### Exercise prompt
Rewrite the stretch from "The Software Entropy" through "write this article." in the software entropy article below, putting "shattered windows" in place of "broken windows".

The Software Entropy

In this article we will talk about broken windows, boiled frogs, comments in code, and software entropy.

Last week an event happened to me that made me decide to write this article.

I already told you in previous articles that I have been developing software for exercise and rehabilitation equipment for several years

So, last week I had to reopen the source code of an equipment called "Stair Climber" which is a sort of escalator which makes you climb its steps by keeping the same pace with which the steps descend, trying to stay at the same height.

It was necessary to adapt the software of our Stair Climber to a hardware modification made to increase the safety of the equipment and therefore I had to analyze and estimate the development times for the software adaptation.

figure 1 : Stair Climber

I remembered that the software that managed the drive of the Climber had a good code structure. In fact it was a state machine implemented with the state (1.) pattern.

### Data section

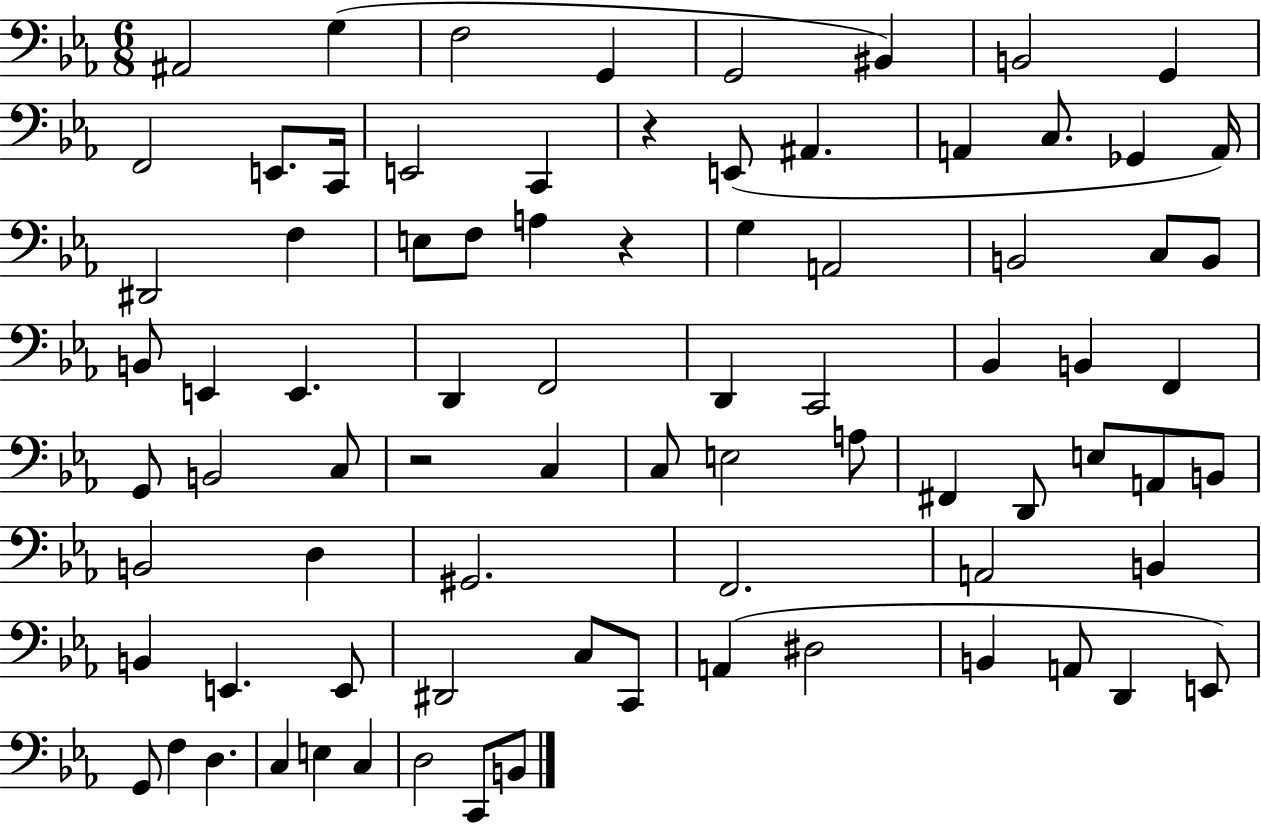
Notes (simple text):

A#2/h G3/q F3/h G2/q G2/h BIS2/q B2/h G2/q F2/h E2/e. C2/s E2/h C2/q R/q E2/e A#2/q. A2/q C3/e. Gb2/q A2/s D#2/h F3/q E3/e F3/e A3/q R/q G3/q A2/h B2/h C3/e B2/e B2/e E2/q E2/q. D2/q F2/h D2/q C2/h Bb2/q B2/q F2/q G2/e B2/h C3/e R/h C3/q C3/e E3/h A3/e F#2/q D2/e E3/e A2/e B2/e B2/h D3/q G#2/h. F2/h. A2/h B2/q B2/q E2/q. E2/e D#2/h C3/e C2/e A2/q D#3/h B2/q A2/e D2/q E2/e G2/e F3/q D3/q. C3/q E3/q C3/q D3/h C2/e B2/e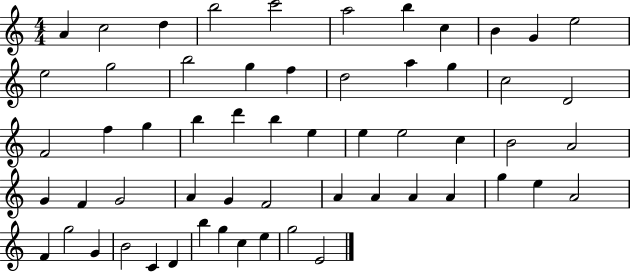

### Answer to this exercise
The Software Entropy

In this article we will talk about shattered windows, boiled frogs, comments in code, and software entropy.

Last week an event happened to me that made me decide to write this article.